I really didn't want to have to write a tokenizer and parser by hand for lispBM. Writing something like this is not what I feel entirely comfortable with. But, it is important to step out of the comfort zone now and then.
For a long time the lispBM parser was implemented using the MPC library. This worked very well and all I had to do was come up with a set of regular expressions that expressed what kind of syntactical objects the parser should be able to recognize and specify up how these were to be related to eachother in a tree structure (the parse tree). With that little bit of code in place MPC provided the parser that read source code returned a tree data structure. Then a little bit of code is needed to traverse the tree and generate the heap structure. On the microcontrollers that lispBM target, memory is a valuable resource and MPC was a bit hungry on that resource. So that is why this code came to be.

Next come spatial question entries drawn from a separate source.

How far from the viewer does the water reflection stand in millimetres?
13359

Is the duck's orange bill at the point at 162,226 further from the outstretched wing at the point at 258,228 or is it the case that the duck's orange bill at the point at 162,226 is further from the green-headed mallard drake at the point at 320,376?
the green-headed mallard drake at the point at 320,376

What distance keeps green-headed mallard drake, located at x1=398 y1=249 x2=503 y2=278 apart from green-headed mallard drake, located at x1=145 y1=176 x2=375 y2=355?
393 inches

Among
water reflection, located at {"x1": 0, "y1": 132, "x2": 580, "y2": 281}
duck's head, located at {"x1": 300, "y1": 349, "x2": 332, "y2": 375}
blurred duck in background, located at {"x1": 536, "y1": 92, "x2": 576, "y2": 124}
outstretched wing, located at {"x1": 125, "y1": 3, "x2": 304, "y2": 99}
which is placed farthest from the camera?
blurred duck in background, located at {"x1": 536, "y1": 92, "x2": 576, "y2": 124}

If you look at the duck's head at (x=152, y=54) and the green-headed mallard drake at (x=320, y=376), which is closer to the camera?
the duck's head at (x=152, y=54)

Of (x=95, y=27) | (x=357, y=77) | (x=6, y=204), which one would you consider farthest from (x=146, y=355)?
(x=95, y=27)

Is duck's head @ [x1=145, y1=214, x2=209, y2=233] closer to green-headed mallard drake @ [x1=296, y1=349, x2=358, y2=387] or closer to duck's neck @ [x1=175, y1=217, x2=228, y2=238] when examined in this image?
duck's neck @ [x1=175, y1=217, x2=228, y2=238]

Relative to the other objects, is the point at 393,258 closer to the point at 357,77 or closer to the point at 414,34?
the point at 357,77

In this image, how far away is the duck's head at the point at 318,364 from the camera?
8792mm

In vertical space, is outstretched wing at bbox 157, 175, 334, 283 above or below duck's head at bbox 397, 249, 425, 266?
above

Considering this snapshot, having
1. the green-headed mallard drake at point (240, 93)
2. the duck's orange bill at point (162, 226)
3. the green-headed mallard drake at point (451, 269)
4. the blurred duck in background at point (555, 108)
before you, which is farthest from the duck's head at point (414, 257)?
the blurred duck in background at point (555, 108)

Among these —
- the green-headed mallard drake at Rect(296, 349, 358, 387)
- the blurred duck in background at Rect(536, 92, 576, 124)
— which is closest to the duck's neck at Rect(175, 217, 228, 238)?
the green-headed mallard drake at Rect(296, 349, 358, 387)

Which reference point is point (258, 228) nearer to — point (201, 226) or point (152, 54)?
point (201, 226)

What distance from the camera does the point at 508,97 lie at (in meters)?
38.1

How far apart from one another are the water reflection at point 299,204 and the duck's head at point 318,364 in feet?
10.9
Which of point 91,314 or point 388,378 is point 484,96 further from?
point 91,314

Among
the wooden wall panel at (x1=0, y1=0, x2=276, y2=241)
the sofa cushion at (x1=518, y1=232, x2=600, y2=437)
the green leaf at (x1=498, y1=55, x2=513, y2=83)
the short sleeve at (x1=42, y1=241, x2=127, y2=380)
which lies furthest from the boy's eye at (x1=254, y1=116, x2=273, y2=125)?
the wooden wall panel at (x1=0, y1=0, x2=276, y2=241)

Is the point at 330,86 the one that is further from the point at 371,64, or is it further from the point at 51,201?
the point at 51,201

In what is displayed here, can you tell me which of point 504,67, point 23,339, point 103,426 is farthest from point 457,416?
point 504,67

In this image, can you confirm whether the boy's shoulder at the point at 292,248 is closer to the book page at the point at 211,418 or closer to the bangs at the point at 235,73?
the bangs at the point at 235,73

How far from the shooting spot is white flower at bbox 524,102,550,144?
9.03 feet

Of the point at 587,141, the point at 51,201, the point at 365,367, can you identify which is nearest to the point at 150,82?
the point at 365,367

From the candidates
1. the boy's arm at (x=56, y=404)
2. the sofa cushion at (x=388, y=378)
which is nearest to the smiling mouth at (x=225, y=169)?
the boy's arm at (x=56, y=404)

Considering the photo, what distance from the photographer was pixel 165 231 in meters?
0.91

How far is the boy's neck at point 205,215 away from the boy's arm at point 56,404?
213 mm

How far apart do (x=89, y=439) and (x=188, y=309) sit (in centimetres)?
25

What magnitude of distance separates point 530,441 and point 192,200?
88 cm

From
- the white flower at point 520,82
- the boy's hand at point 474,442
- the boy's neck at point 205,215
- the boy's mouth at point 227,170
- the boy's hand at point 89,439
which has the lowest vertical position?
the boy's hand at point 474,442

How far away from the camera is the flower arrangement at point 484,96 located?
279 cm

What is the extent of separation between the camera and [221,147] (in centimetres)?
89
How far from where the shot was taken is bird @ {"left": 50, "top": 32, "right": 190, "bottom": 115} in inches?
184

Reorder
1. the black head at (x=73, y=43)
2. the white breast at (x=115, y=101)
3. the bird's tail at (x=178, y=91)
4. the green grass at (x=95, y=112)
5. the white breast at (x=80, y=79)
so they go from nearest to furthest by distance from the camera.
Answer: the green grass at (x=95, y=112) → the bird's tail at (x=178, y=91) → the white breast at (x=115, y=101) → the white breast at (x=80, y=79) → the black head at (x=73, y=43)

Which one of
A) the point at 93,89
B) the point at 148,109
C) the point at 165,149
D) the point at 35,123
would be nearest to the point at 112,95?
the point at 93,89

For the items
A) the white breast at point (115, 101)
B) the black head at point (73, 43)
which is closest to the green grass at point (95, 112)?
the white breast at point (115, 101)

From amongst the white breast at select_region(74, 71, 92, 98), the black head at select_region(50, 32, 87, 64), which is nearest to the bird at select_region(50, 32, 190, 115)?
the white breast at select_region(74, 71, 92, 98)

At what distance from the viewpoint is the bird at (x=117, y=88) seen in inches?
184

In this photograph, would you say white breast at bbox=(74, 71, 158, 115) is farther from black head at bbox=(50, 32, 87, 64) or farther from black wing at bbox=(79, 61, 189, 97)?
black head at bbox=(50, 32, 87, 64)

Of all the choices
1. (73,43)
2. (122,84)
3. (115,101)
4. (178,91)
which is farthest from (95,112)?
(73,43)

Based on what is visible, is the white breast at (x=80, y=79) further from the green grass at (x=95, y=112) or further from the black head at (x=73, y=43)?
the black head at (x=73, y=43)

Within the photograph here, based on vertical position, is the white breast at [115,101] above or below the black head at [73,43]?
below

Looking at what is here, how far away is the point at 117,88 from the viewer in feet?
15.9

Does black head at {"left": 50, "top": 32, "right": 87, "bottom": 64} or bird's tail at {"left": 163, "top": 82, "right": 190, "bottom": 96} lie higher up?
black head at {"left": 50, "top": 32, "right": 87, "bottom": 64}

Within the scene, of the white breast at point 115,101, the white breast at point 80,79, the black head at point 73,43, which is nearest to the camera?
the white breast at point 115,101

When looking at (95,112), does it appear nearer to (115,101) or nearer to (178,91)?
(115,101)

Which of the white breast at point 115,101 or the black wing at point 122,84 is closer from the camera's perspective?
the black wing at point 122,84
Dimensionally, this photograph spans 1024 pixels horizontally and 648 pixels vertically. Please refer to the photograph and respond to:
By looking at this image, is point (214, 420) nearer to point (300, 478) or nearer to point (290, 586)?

The code for parsing lispBM source into heap representations is
located in the files tokpar.c
and tokpar.h
.
The parser can handle parsing both plain text source code and compressed
source data. This text will however just show the plain text case,
saving compression and parsing of compressed code for later.
The parsing is done by reading tokens from the source code.
The tokens represent, in a way, complete syntactical objects.
In the lispBM tokenizer that means that for example (
is
one token and 3.14159
is another. That is, a token can be
one or more consecutive characters. The parser then uses these tokens
read out from the text to produce corresponding heap representation.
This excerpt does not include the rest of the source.